In a May 17 interview with The Breakfast Club, outspoken comedian Chris Rock shared his thoughts on the cancel culture phenomenon, saying he feels it curtails creative abilities and is also “disrespectful” to both artists and their audiences.
As a veteran in the comedy industry with decades of experience, the 56-year-old explained how it affects their craft. “It’s weird when you’re a comedian because when your audience doesn’t laugh, we get the message. Like you don’t have to cancel us. … They’re not laughing,” Rock said, according to Complex. “Our feelings hurt. … I don’t understand why people feel the need to go beyond that.”
Rock also said he feels it is “disrespectful” for outsiders to determine how audiences should react to a joke as it ends up affecting the relationship creatives have with their fans. That notwithstanding, the Everybody Hates Chris actor also said it’s only human to commit mistakes.

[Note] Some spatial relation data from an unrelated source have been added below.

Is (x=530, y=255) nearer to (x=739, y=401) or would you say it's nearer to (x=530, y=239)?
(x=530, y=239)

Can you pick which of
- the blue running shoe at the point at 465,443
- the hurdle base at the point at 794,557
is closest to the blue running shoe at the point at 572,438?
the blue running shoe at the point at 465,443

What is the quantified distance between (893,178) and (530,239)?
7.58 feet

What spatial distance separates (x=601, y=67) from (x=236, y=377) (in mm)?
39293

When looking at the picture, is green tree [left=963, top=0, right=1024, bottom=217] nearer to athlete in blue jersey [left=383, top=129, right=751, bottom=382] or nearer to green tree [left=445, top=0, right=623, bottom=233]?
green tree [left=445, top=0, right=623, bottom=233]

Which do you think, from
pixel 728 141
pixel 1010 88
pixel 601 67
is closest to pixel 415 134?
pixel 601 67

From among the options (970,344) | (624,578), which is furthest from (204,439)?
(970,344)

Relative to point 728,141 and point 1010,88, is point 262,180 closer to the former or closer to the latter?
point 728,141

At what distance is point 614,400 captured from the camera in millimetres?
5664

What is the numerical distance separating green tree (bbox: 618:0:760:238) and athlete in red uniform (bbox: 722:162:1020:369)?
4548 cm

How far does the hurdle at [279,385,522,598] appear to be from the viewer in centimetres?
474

“Honestly to me, it’s people disrespecting the audience,” he said. “What happens is everybody gets safe and nobody tries anything. Things get boring. I see a lot of unfunny comedians, unfunny TV shows, unfunny movies because people are scared to make a move and that’s not a good place to be. We should have the right to fail because failure is a part of art. It’s the ultimate cancel.”
Over the last few years, a handful of creatives and other prominent people have found themselves in hot waters and to some degree “canceled” over their past statements and/or actions some people have deemed to be offensive. Some have even lost endorsements and gigs as a result.
In 2018, comedian Kevin Hart had to step down as host for the 91st Academy Awards after some people called for his head over past homophobic tweets. The said tweets, which he reportedly posted between 2009 and 2011, were resurfaced after he was announced as host. The comedian and actor was granted an ultimatum to either apologize or step down and he opted for the latter. He, however, later apologized.
In the aftermath of the incident, Hart, on a number of occasions, spoke about the negative aspects of the cancel culture phenomenon. Addressing the topic in an interview with Deadline last year, the Act Like a Lady, Think Like a Man actor said society is becoming too comfortable with it and people are being allowed to “control and dictate the start and finish of peoples’ lives.”
“I don’t want to be in a world where we forget how to forgive, where we forget how to be people,” he said. “I want to understand the place of feeling, and emotion and love, and that comes from a place of forgiveness.”